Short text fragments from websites
◆ ◆ ◆ ◆ ◆ ◆ ◆
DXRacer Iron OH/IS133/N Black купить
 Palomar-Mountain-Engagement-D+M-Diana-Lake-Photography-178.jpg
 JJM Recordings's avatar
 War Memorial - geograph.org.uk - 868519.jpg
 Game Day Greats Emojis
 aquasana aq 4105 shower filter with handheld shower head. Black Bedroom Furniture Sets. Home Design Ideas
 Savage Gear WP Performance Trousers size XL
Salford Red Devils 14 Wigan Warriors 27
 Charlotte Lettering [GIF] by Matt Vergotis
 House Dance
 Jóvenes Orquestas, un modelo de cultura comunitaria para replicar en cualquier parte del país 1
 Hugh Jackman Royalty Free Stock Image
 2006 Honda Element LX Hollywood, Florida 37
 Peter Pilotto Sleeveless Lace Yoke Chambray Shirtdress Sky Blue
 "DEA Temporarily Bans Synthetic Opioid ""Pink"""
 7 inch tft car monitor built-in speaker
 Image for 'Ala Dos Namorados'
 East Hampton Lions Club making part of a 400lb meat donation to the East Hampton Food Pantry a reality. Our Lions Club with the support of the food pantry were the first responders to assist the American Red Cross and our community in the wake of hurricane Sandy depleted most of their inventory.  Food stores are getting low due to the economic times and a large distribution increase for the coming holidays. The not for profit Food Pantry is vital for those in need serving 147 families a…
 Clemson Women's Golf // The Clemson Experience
◆ ◆ ◆ ◆ ◆ ◆ ◆
• _Aim of the task_
Above are the records; repeat exactly the lines from the one holding "JJM Recordings's avatar" down to the one holding "Image for 'Ala Dos Namorados'", end lines included.

• _Answer to the exercise_
 JJM Recordings's avatar
 War Memorial - geograph.org.uk - 868519.jpg
 Game Day Greats Emojis
 aquasana aq 4105 shower filter with handheld shower head. Black Bedroom Furniture Sets. Home Design Ideas
 Savage Gear WP Performance Trousers size XL
Salford Red Devils 14 Wigan Warriors 27
 Charlotte Lettering [GIF] by Matt Vergotis
 House Dance
 Jóvenes Orquestas, un modelo de cultura comunitaria para replicar en cualquier parte del país 1
 Hugh Jackman Royalty Free Stock Image
 2006 Honda Element LX Hollywood, Florida 37
 Peter Pilotto Sleeveless Lace Yoke Chambray Shirtdress Sky Blue
 "DEA Temporarily Bans Synthetic Opioid ""Pink"""
 7 inch tft car monitor built-in speaker
 Image for 'Ala Dos Namorados'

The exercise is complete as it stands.